After deconvolution, I will typically use a Convolution Filter for the final sharpening to make the details pop. I use the Mild or Strong sharpening filters, but I adjust the coefficients because if you have done your job well during deconvolution, the default coefficients will be way too high. I bring down all of the coefficients until the preview looks as sharp as possible but not over-sharpened. Remember, the way these sharpening convolution filters work is that they increase the weight of the central pixel and use negative weight for the surrounding pixels, to increase the pixel to pixel contrast. So the sum of all the coefficients should be 1, regardless of what your individual values are. When I next have a night with perfect seeing, I am going to attempt to calculate a set of weights for the actual Airy disk, diffraction rings and all, and see if I can improve on Gaussian deconvolution, with the goal of virtually eliminating ringing in the resulting image.
Next I will use Denoise. I'm not particularly that happy with the Astra Image Denoise tool, to be frank. It's nice that it separates luma and chroma noise, but the algorithm can sometimes produce artifacts that look worse than the noise in the first place. So I will typically under denoise, preferring some grain to weird looking artifacts and loss of detail.
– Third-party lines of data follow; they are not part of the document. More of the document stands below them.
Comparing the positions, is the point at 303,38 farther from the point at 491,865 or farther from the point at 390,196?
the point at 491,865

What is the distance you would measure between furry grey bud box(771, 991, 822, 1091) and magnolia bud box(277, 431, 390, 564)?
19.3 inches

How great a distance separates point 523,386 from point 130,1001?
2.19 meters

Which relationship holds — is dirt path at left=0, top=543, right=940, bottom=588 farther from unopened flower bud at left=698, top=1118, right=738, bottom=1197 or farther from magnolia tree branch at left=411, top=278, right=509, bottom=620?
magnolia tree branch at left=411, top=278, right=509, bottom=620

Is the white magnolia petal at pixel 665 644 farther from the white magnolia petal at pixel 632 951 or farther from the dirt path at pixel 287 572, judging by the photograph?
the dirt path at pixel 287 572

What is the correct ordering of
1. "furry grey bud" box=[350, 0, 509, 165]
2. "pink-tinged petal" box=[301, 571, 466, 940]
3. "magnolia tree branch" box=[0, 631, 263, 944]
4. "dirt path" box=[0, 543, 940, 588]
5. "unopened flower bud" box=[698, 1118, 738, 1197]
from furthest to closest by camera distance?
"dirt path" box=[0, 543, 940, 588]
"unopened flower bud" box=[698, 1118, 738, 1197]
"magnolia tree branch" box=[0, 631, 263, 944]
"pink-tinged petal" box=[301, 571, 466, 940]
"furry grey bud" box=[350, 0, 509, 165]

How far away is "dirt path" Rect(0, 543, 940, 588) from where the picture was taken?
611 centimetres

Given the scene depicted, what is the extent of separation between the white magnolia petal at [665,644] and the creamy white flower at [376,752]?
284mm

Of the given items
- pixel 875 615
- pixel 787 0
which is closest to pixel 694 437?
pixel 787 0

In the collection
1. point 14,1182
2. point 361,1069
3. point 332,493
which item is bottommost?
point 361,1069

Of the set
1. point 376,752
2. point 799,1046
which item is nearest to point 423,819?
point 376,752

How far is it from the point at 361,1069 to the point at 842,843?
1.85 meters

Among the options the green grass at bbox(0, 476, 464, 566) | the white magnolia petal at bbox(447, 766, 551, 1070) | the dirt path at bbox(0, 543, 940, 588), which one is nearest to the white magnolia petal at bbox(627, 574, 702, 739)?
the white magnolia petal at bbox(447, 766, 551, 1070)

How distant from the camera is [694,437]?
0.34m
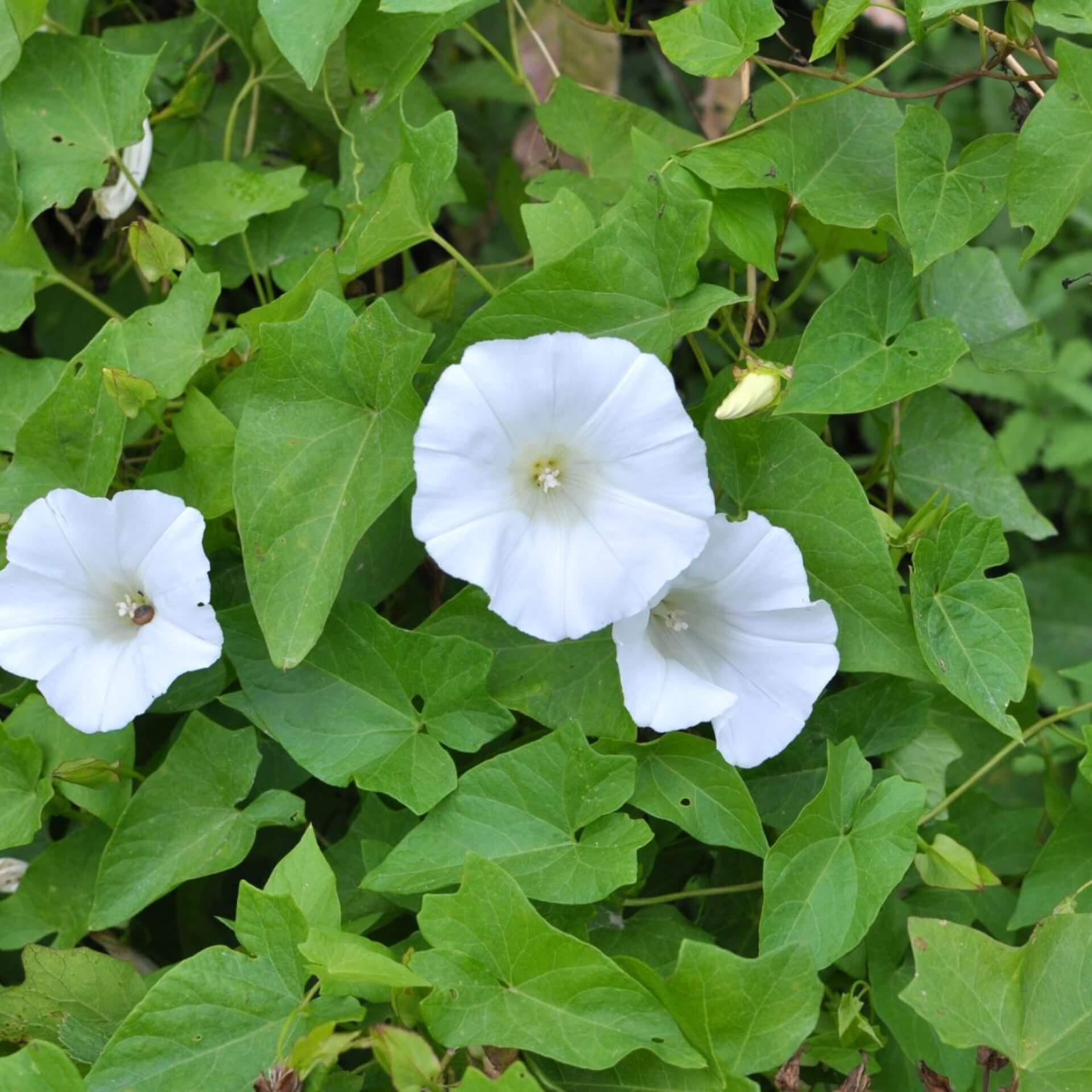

Besides, I kind of like the look of some grain; gives it a film kind of a vibe.
The very last thing I do is color correction and setting levels. The first thing I deal with is visible black clipping. I will raise the black point the minimum amount required to eliminate the visible black clipping, and then (this is important) I will move the mid-tones marker back down to where it was to keep the overall levels, then Apply Permanently. I will bring the white point down so that the smallest highlights are brilliant white but not clipping. These images are a little dark for my taste now that I look at them; the smallest highlights are not bright white. That was an oversight. In any event, the last thing I do is adjust the gamma, either via gamma directly or Curves, to brighten up the whole image without blowing out the highlights.
I'm sure Tom Glenn's or aeroman's or others' processes would blow mine out of the water, but I try to keep the budget, in terms of software cost and processing time, to a minimum and follow the KISS principle.
That was long-winded.
Edited by Borodog, 17 April 2021 - 04:13 PM.